Extrait de page.
▬▬▬▬▬▬

Traditionnellement, franchir le Cap-Horn signifie pour les marins, la fin de la navigation dans les 40e voire 50e. La fin des mer dures avec le passage répété des dépressions. En effet, quand on fait le tour du monde en accompagnant les vents, le Cap-Horn arrive après la traversée du Pacifique Sud. Les marins prennent alors le titre de "cap hornier". Mais peut-on en dire autant de ceux qui s'élancent depuis canaux de Patagonie pour faire le tour de l'île et revenir rapidement se protéger ensuite ? C'est justement cette expérience que je vous raconte aujourd'hui.
Cap-hornière de pacotille ?
Il est 6h du matin, le ciel est d'un bleu uniforme, sans nuages. Le soleil illumine Puerto Toro et sa poignée de cabanes, dernier village avant l'Antarctique. Je saute dans l'annexe et manque de me casser une jambe en glissant sur la fine couche de glace qui s'y est formée pendant la nuit.

▬▬▬▬▬▬

Entrées extraites.
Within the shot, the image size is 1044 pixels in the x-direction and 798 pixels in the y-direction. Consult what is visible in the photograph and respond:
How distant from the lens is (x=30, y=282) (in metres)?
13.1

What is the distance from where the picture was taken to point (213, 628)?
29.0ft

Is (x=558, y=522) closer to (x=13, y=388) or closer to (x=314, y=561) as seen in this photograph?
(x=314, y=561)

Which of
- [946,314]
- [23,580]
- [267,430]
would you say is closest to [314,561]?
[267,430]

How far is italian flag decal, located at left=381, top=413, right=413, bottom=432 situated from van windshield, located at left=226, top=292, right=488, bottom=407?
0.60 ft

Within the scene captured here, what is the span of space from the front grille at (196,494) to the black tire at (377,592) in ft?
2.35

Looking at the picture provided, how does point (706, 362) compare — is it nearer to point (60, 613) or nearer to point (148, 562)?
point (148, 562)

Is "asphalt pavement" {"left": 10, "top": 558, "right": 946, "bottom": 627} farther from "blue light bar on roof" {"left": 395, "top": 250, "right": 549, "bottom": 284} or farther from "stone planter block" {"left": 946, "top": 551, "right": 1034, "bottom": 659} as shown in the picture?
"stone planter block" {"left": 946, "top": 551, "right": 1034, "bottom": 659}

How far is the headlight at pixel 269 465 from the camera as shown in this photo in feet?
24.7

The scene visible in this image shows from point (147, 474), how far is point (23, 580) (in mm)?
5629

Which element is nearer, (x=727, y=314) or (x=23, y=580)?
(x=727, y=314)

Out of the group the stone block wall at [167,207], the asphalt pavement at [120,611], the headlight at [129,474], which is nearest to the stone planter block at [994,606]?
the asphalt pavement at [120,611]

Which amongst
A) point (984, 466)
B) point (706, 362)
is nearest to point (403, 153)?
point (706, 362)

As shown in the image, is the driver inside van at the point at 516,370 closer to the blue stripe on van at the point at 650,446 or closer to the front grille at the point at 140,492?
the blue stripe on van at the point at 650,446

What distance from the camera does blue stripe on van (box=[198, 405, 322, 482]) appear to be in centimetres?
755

▬▬▬▬▬▬

Consignes.
1 - Transcrivez tout le passage de l'extrait, depuis « Traditionnellement, franchir le » jusqu'à « pendant la nuit. ».
2 - Répondez à ces questions sur l'extrait :
(a) Quel titre les marins prennent-ils après avoir franchi le Cap-Horn ?
(b) Comment Puerto Toro est-il présenté ?
(c) Sur quoi glisse-t-on en sautant dans l'annexe ?
Appuyez-vous uniquement sur l'extrait.

Résultats de l'exercice.
1 -
Traditionnellement, franchir le Cap-Horn signifie pour les marins, la fin de la navigation dans les 40e voire 50e. La fin des mer dures avec le passage répété des dépressions. En effet, quand on fait le tour du monde en accompagnant les vents, le Cap-Horn arrive après la traversée du Pacifique Sud. Les marins prennent alors le titre de "cap hornier". Mais peut-on en dire autant de ceux qui s'élancent depuis canaux de Patagonie pour faire le tour de l'île et revenir rapidement se protéger ensuite ? C'est justement cette expérience que je vous raconte aujourd'hui.
Cap-hornière de pacotille ?
Il est 6h du matin, le ciel est d'un bleu uniforme, sans nuages. Le soleil illumine Puerto Toro et sa poignée de cabanes, dernier village avant l'Antarctique. Je saute dans l'annexe et manque de me casser une jambe en glissant sur la fine couche de glace qui s'y est formée pendant la nuit.

2 -
(a) Le titre de « cap hornier ».
(b) Comme le dernier village avant l'Antarctique, avec sa poignée de cabanes.
(c) Sur la fine couche de glace qui s'y est formée pendant la nuit.